• Your objective
Revise the article on books about refugees, everything from "This was in" down to "does it matter?", by changing "Amnesty" to "the charity".

• Excerpted text
* * * * * * * * *

By Mairi Kidd, consultant for education and arts projects. 

Have you ever read a novel set in a place you know, by an author who knows it less well, and thought, ‘no, that’s not quite right’? It happens to me with books set in particular parts of Scotland. The story may rattle along, the breadth of ambition may be breathtaking, the language stunning, but the detail is just off. It jars, and it makes me wonder about historical fiction, or – let’s pick a book at random - Captain Corelli’s Mandolin. Fiction is an imaginative act, yes, but also one in which people, places and times are viewed through the prism of an author’s own experience. How much does this skew the experiences presented? 

Who writes books about refugees?

This was in my mind when Amnesty asked me to look at the books we recommend to young people and teachers, parents and other adults wishing to read about refugee and migration experiences. Are the lists truly diverse? Are there stories by people who have experienced what it is to migrate to a new country, or to become a refugee?

Why does it matter?

The answer, as you will perhaps anticipate if you have not spent the last hundred years on Mars, is that books on refuge and migration in the main conform to the normal practice of the UK publishing industry – which is to say that they are generally authored by white, middle class people living south of the Watford Gap. It's important to stress that these are good, caring, imaginative and talented people who are angry and distressed by the realities facing refugees and migrants and who write their books to help change the world. And many of the books are really good. So what’s the problem?

Research v normal

My friend Suj summed it up for me recently when I told him about a European friend’s horror at the Home Office as she applied for citizenship after her marriage. ‘People from Europe and the UK are finding out what it’s like for the rest of us now,’ Suj said. He then listed the routine discrimination he suffers in dealings with officials anywhere because of the colour of his skin and the country in which he was born. But he doesn’t expect anything else. Of course the white people on his plane get a visa for Dubai when there’s an unscheduled stop-over while he gets to stay in effective detention in a grotty room in the airport. That’s his normal. And unless we have books in which a range of people write their normal, we don't have diversity, and the big risk is we don’t have authenticity either.

Many authors do, of course, conduct extensive research including interviews and other work with people affected by the issues in their books. Francesca Sanna did so for The Journey, for example. But The Journey is not in this list. Instead we have focused almost exclusively on authors who have personal experience of migration or as refugees, or whose families have this experience. For my money, many of the books are harder than UK-originated fictions. Perhaps that’s because in writing fiction, an author chooses how far to go and that choice is not given in real life. The characters here are diverse, well fleshed-out and human. As real people they have normals. Often they have no idea what’s coming and – sometimes - limited understanding when it does.

* * * * * * * * *

• Data under study
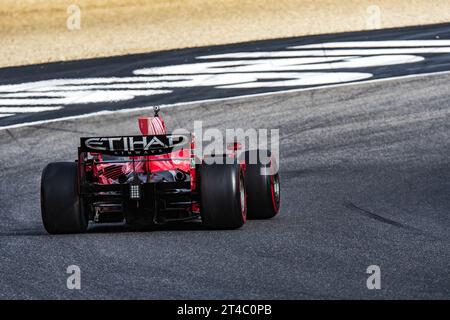 Mugello, Italien. Oktober 2023. Ferrari F2007 während des Ferrari World Finals 2023, Ferrari Challenge Cup Rennen in Mugello, Italien, 28. Oktober 2023 Credit: Independent Photo Agency/Alamy Live News Stockfoto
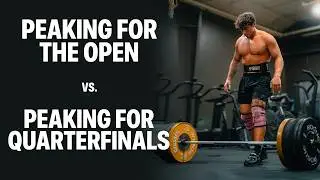 What training will look during the CrossFit Open & Quarterfinals | TTT COMPETE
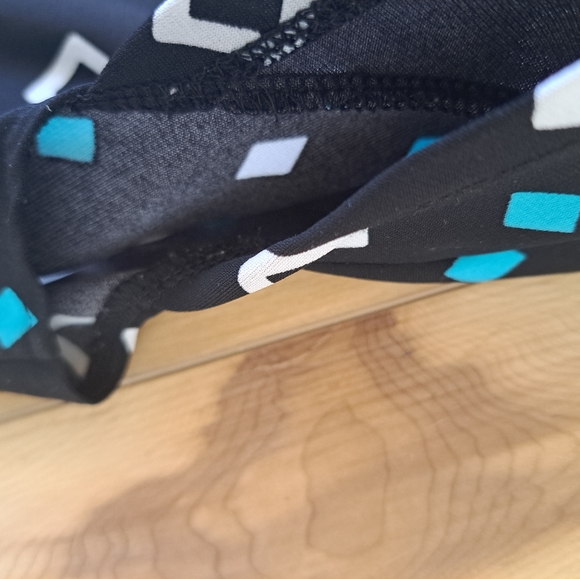 COPY - Liz Claiborne Geometric Print Sheath Dress Size M - Picture 8 of 11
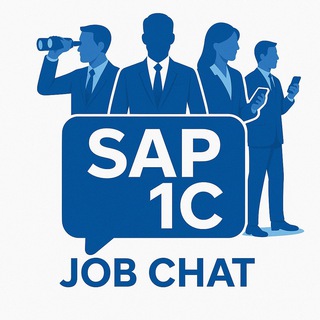 Telegram profile photo for Вакансии SAP, 1С, DevStack+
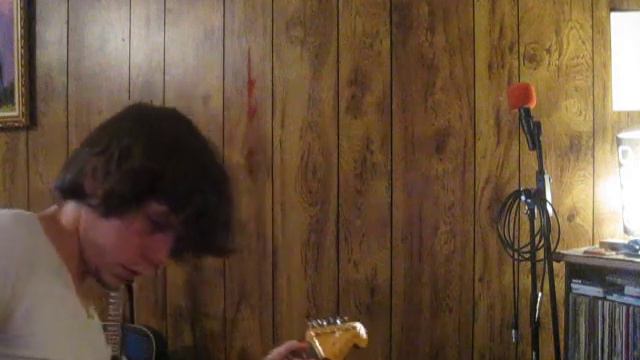 Denis Mugford - fishing for moons ( Fender Jazzmaster - Elvis Costello) смотреть онлайн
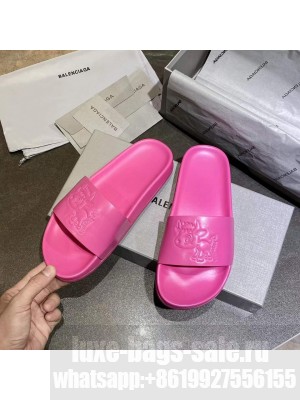 Balenciaga Unisex Pool Slide Sandal 2021 Collection 036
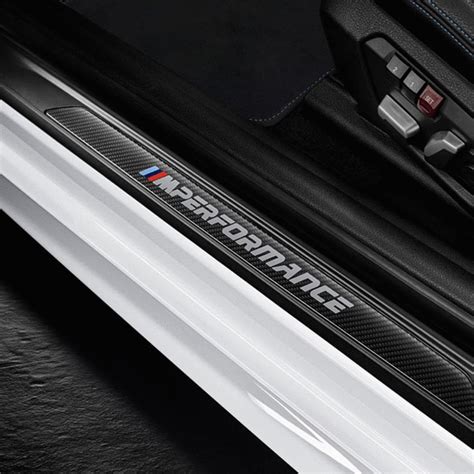 bmw   performance carbon fiber door sills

* * * * * * * * *

• Answer for this exercise
This was in my mind when the charity asked me to look at the books we recommend to young people and teachers, parents and other adults wishing to read about refugee and migration experiences. Are the lists truly diverse? Are there stories by people who have experienced what it is to migrate to a new country, or to become a refugee?

Why does it matter?